#### ASSIGNED TASK A
In the Junkers Ju 252 text, who headed the aircraft's design?
#### ASSIGNED TASK B
Translate this sentence from the Junkers Ju 252 text into Spanish: "Lufthansa requested a new design that would replace the Ju 52, but offer much greater loads, seating, range and performance."
#### ASSIGNED TASK C
Write the next part of the Junkers Ju 252 text, picking up after its last sentence.

German transport aircraft

The Junkers Ju 252 was a German cargo aircraft that made its first flight on 1 August 1942. The aircraft was planned as a replacement for the Junkers Ju 52/3m in commercial airline service, but only a small number were built as cargo aircraft for the Luftwaffe.

==Design and development==
The original Ju 252 came about after talks between Junkers and Deutsche Lufthansa in December 1938. Lufthansa requested a new design that would replace the Ju 52, but offer much greater loads, seating, range and performance. Junkers responded with the EF.77 design with a pressurized fuselage with seating for up to 35, making it one of the larger airliners in the world at that time. It was powered by three Junkers Jumo 211F engines, in nacelles almost identical in appearance, each complete with annular radiator and possibly as Kraftei unitized "power-egg" modular engine installations, to those on Jumo 211-powered versions of the Junkers Ju 88, replacing the BMW 132 of the Ju 52, which dramatically improved performance. Compared to the Ju 52, the Ju 252 was twice as heavy (13,100 kg vs. 5,600), was over 100 km/h faster (440 km/h vs. 305), and had dramatically improved range (3980 km vs. 1300) when fully loaded. Design was headed by Konrad Eicholtz.

By the time the prototype was ready to fly in October 1941, the war was already in progress and the Luftwaffe took over development. Like earlier tail-dragger designs, the Ju 252 would normally be difficult to load when parked, owing to the sloping floor. Junkers had already pioneered - with the earlier Junkers Ju 90's fifth and sixth prototype airframes during 1939 - a unique solution to this problem, the Trapoklappe, a hydraulically powered ventral rear loading ramp that possessed powerful enough operating mechanisms to lift the plane off its tailwheel, leveling the floor and allowing oversized cargo to be loaded directly forward into the fuselage. Even though all cargo aircraft since World War II have used tricycle landing gear undercarriage designs, the Trapoklappe concept of a rear loading ramp that forms the opening rear ventral panel of the fuselage of a cargo aircraft, is a ubiquitous feature of most military airlift cargo aircraft to the present day.

#### GIVEN DATA

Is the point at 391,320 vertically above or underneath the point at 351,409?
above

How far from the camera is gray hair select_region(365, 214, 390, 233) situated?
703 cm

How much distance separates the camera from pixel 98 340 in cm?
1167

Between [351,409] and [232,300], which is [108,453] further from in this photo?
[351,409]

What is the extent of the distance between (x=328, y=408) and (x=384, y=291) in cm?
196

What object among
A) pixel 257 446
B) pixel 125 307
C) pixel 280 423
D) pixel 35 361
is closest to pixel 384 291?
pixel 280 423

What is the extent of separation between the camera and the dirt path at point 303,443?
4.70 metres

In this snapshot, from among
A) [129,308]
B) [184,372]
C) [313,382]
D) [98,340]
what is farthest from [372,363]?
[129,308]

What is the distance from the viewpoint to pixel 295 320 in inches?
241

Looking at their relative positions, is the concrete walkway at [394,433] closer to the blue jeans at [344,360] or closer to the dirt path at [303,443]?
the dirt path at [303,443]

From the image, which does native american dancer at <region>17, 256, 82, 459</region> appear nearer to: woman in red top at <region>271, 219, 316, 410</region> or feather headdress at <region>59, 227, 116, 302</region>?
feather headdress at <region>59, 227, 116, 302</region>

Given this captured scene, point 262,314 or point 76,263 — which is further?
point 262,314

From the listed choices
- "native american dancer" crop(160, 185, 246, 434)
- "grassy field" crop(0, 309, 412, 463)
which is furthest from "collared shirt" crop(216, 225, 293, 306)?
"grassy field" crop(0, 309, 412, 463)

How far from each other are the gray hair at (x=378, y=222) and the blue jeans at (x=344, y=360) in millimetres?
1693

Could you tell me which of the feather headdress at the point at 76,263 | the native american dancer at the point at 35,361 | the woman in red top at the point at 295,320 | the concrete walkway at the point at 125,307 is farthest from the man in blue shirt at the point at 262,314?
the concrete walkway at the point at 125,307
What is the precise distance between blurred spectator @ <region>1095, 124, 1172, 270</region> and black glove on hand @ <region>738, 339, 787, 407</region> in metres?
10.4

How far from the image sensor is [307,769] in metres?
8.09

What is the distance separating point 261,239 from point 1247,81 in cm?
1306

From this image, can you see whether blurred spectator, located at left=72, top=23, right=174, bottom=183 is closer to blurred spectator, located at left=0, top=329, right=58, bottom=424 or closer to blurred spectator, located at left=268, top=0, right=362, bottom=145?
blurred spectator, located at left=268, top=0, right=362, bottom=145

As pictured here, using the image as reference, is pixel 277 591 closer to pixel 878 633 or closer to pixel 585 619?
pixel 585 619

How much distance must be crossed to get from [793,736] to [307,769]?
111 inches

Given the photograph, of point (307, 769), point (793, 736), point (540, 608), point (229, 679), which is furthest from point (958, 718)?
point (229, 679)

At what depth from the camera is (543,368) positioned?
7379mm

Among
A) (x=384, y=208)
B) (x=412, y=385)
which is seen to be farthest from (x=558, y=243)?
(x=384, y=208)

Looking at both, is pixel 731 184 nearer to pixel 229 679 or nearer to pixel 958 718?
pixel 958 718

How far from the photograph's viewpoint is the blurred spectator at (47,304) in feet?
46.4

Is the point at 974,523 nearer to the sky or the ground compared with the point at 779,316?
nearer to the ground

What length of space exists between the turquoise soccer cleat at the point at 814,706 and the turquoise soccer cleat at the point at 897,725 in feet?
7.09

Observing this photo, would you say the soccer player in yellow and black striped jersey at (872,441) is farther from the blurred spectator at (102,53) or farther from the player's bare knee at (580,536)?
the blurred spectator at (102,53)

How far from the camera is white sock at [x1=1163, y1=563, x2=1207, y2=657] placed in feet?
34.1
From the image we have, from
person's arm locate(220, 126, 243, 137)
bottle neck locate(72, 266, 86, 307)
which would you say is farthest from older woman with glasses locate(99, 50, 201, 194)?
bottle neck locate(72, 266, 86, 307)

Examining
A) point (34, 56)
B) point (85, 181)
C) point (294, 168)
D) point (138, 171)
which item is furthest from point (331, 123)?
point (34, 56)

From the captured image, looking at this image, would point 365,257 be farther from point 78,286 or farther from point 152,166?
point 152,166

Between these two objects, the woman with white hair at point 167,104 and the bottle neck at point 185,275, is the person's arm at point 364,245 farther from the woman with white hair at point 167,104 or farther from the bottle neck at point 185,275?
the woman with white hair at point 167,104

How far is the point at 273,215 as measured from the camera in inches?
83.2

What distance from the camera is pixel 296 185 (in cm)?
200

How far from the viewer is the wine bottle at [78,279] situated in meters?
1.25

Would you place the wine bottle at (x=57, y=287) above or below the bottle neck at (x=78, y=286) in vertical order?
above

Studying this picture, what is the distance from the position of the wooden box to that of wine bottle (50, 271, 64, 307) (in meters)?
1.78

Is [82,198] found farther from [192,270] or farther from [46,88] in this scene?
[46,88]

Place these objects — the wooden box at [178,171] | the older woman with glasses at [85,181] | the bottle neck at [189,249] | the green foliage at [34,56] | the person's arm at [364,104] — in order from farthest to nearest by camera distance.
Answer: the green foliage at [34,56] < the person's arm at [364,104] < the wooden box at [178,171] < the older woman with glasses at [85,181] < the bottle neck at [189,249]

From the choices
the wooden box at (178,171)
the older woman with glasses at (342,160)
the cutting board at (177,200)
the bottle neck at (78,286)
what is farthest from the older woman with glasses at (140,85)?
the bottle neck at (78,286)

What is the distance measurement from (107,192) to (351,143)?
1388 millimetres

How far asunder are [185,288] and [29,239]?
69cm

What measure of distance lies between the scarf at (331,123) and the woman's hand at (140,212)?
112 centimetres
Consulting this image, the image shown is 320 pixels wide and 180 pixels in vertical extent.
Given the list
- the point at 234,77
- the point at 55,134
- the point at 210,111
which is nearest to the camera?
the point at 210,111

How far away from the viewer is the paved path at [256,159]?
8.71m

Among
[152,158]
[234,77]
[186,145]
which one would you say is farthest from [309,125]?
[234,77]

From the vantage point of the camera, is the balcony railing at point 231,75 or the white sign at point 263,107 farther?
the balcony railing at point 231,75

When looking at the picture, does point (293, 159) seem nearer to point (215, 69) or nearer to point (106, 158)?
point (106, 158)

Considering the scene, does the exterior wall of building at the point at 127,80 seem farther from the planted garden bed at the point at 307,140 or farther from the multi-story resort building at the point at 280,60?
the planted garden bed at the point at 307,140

#### YOUR RESPONSE A
Konrad Eicholtz

#### YOUR RESPONSE B
Lufthansa solicitó un nuevo diseño que reemplazara al Ju 52, pero que ofreciera una capacidad de carga, un número de asientos, un alcance y un rendimiento mucho mayores.

#### YOUR RESPONSE C
Although the Ju 252 was a vast improvement over the Junkers Ju 52/3m, the situation at that time did not permit any disruption of the existing production lines, and the Reich Air Ministry (RLM) was of the opinion that any replacement for the Junkers Ju 52/3m must make minimum demands on supplies of strategic materials and use power plants not required by combat aircraft. Junkers was then instructed to investigate the possibility of redesigning the Ju 252 in order that a considerable portion of wood could be included in its structure, simultaneously replacing the Junkers Jumo 211F engine with the BMW Bramo 323R engine of which surplus stocks existed. The result was the Junkers Ju 352. Production of the Ju 252 was restricted to already completed prototypes plus those for which major assemblies had already been semi-completed, thus only fifteen transports of this type were completed before production was switched to the Junkers Ju 352.

== Variants ==
Ju 252, initial variant. 15 built.

Ju 352, redesign of the Ju 252 constructed of non-strategic materials and powered by Bramo 323R radial engines. 50 built.

Ju 452, derivative of the Ju 252 to be constructed from wood.